Getting ready for a new baby comes with plenty of tasks to complete. But once you’ve got the car seat installed and the crib assembled, take a few minutes to think about your expanding family’s financial future. Whether your baby is on the way or is already a few years old, use our tips to prepare your family for many of life’s surprises. You’ll rest easy knowing you have a plan for any number of scenarios.
Before baby arrives:
Get to know the details of your health insurance policy.
Before your baby arrives, you’ll want to double check your health insurance policy for two major items. The first is how your plan covers your neonatal care in hospital. Do you pay a certain percentage of the final costs or is there a fixed price per day for your hospital stay? Pull out your plan or give customer service a call to get an estimate of how much you will be responsible for. The second piece of information you need is what paperwork or deadlines exist in order to add your new baby to your health insurance plan. Most insurance companies require that the baby be added within 30 days of birth. That time can fly by when you’re up all night with feedings and diapers, so get your paperwork ready in advance so you can simply sign and send when your baby arrives.
In the first three months:
Sign up for life insurance.
If you don’t already have life insurance, considering getting a plan now, whether through your employer or a private company. This is particularly important if one parent is quitting work or cutting back hours to care for your new baby. If something happens to the working parent, the rest of the family will have the means to maintain your home and other living expenses without the worry of finding a new job right away.

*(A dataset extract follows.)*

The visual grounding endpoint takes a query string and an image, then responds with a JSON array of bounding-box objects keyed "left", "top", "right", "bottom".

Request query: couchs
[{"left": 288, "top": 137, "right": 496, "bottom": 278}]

Name a guardian, and make it official.
No one wants to think about worst case scenarios when their bundle of joy is on the way, but it’s important to make a plan nonetheless. Sit down with your spouse and discuss your options for your child’s guardian if anything should happen to both of you. Choose someone with similar principles to yours, and also make sure you ask before putting anything in writing. If you just want to start with a simple will and testament, consider using an online service like Legal Zoom. It’s hard to imagine anything happening, but you’ll feel better once you have this settled.
Before the year is out:
Learn your new tax deductions.
You’ll read a lot online about how expensive raising children can be, but there can be some financial benefits when it comes time to do your taxes. Even if your child was born on December 31, you can claim a tax exemption. For 2014, the exemption for each eligible child is $3,950. You can also receive a tax credit if both parents are working and your child goes to daycare. Check out our other surprising tax deductions you should know about.

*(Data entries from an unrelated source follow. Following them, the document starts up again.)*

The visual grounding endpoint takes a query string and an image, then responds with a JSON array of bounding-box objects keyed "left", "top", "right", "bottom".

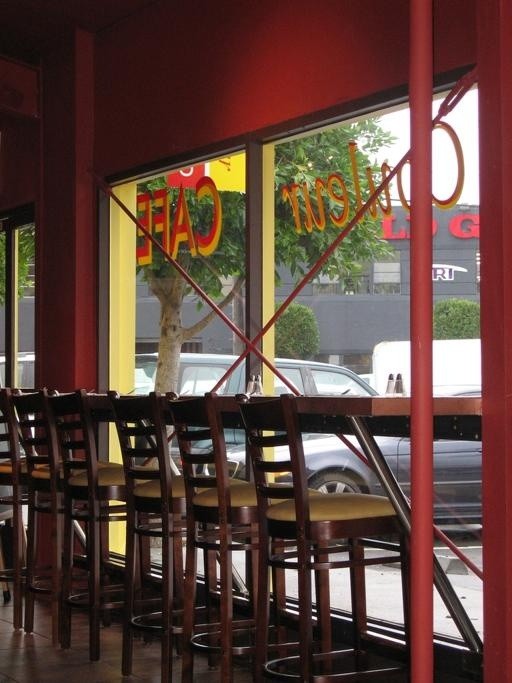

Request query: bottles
[
  {"left": 246, "top": 373, "right": 254, "bottom": 394},
  {"left": 252, "top": 374, "right": 263, "bottom": 396},
  {"left": 393, "top": 373, "right": 404, "bottom": 393},
  {"left": 385, "top": 372, "right": 396, "bottom": 394}
]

By the first birthday party:
Set up a trust.
This step is especially important if your assets total more than $100,000. California law dictates that rather than going directly to your child, these assets first have to go through probate court, which will assess fees on your money and make your (and now your child’s) financials part of public record. In the case of a parent’s untimely death, save your child extra heartache by giving him or her easy access to your funds via a trust.
Once you’re sleeping through the night:
Start a college savings fund.
Whether you choose a traditional 529 college savings plan or an alternative savings method, it’s never too early to open a college fund for your child. The state of California offers ScholarShare, a 529 plan with tax benefits for contributors. But you aren’t restricted to just California’s plan: you can choose any state’s plan, so do some research before making a decision. Some financial analysts also recommend using other accounts like a mutual fund or municipal bonds. You won’t get the same tax breaks as a 529, but you also won’t be penalized if you decide to use the money for something other than college tuition. Consider talking to an accountant if you’re not sure which is the best path for your family.
With just a little bit of foresight and planning, you can easily prepare for Baby – and not just for the ride home from the hospital, but for years to come.